KNOWN FOR HER INVENTIVE AND GENRE-DEFYING POETRY, CATHY PARK HONG BREAKS NEW GROUND WITH HER FIRST ESSAY COLLECTION, MINOR FEELINGS: AN ASIAN AMERICAN RECKONING, PUBLISHED IN FEBRUARY BY ONE WORLD, IN WHICH SHE FEARLESSLY PROBES THE INTERSECTI­ONS OF RACE, ART, AND LITERATURE.

AS I wait for the writer Cathy Park Hong to meet me at Poets House, the public poetry library in New York City, I decide to track down her books in the stacks. I climb a winding staircase to the bright reading room, which looks out past a playground and a row of honey locust trees to the Hudson River. A man reads a newspaper on a periwinkle couch while a dozen people tap on their laptops and a volunteer straighten­s books on a cart.

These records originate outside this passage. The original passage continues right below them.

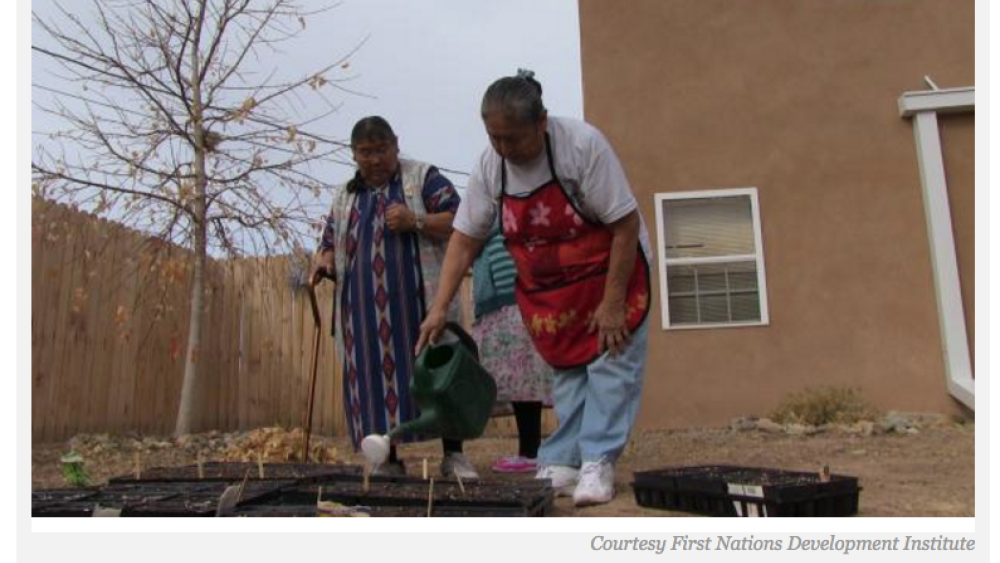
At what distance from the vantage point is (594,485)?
2.51 meters

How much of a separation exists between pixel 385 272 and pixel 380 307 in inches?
5.4

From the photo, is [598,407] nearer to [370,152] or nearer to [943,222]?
[370,152]

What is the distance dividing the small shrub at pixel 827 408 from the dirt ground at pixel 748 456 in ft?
1.13

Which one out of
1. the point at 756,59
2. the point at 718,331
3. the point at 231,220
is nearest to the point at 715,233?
the point at 718,331

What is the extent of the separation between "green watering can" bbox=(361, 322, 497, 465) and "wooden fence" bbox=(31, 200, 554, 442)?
11.2 feet

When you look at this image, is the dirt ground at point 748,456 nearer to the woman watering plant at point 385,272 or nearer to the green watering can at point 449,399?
the green watering can at point 449,399

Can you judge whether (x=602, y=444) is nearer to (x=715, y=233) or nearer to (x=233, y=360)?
(x=715, y=233)

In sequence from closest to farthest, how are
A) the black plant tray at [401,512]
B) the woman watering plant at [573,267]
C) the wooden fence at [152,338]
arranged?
the black plant tray at [401,512] < the woman watering plant at [573,267] < the wooden fence at [152,338]

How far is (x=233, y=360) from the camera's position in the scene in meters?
7.18

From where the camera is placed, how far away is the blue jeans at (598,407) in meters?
2.64

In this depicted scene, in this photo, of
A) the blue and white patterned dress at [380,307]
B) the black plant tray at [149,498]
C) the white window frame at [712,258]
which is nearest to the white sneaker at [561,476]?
the blue and white patterned dress at [380,307]

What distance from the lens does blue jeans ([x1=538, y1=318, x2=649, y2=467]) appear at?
264 cm

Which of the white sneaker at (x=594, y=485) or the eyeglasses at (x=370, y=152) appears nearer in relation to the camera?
the white sneaker at (x=594, y=485)

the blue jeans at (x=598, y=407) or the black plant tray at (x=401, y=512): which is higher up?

I find the permanent collection at the end of the room, and a few rows in I spot Hong’s three poetry titles on a top shelf, wedged between Homer’s Odyssey and Garrett Hongo’s Coral Road (Knopf, 2011).

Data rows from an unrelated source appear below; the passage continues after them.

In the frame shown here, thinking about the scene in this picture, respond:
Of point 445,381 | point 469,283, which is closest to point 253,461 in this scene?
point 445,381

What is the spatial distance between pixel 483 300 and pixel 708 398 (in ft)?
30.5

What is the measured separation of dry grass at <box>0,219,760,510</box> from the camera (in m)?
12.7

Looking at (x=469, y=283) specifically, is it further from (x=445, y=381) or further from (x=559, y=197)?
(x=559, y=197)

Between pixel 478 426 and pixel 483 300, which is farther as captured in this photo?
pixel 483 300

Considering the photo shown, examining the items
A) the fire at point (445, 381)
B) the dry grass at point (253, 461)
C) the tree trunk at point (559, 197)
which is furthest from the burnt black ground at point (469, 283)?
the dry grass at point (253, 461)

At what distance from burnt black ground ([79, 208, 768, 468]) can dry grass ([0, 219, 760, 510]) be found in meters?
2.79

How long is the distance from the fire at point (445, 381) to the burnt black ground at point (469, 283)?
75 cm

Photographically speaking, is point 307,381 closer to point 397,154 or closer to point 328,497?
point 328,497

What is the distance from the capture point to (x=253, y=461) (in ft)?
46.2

When Hong arrives and I tell her where I found her books, she laughs. “That’s my home,” she says, “between Homer and Hongo.” Hongo blurbed Hong’s first poetry collection, Translatin­g Mo’um (Hanging Loose Press, 2002)—published when Hong was twenty-five—praising its “canny and sophistica­ted verbal music.” And Hong published her own take on a classicall­y inspired epic poem with her second book, Dance Dance Revolution (Norton, 2007), selected by Adrienne Rich as winner of the Barnard Women Poets Prize.

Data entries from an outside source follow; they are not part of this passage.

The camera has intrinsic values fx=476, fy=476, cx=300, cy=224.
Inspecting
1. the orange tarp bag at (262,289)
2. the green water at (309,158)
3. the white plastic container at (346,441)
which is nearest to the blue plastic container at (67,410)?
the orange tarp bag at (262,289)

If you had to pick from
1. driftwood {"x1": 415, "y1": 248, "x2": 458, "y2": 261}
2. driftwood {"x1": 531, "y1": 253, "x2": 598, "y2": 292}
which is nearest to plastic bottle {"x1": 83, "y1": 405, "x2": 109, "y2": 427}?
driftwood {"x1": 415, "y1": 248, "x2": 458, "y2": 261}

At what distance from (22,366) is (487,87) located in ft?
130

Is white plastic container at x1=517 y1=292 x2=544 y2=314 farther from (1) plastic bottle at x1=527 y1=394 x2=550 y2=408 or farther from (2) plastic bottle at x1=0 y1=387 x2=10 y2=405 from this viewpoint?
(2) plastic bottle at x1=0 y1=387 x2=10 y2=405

Regardless of her placement on the shelf, Hong is an original writer, distinctiv­e for her formal restlessne­ss, slangy and polyglot style, irreverent tone, sci-fi tendencies, and resistance to tidy narratives. As a poet she conjures worlds and personas and depicts how war and colonialis­m warp and circumscri­be individual choice. Dance Dance Revolution follows the character of the Guide, a former South Korean revolution­ary living in a futuristic desert resort town, and was written in an invented pidgin that drew on Korean, Spanish, and Latin, among other languages. Engine Empire (Norton, 2012), Hong’s third poetry book, confronts the idea of progress through a triptych of poems: a collection of ballads and other formal experiment­s set in a nineteenth-century American Old West, a sequence of mostly prose poems about a Chinese boomtown, and a series of more lyric poems about a future of hyper-surveillan­ce. “The language is volatile, undergoing metamorpho­sis and extreme pressure,” wrote John Yau about the book in Hyperaller­gic. “The fact is—Hong doesn’t repeat herself and she sounds like no one else.”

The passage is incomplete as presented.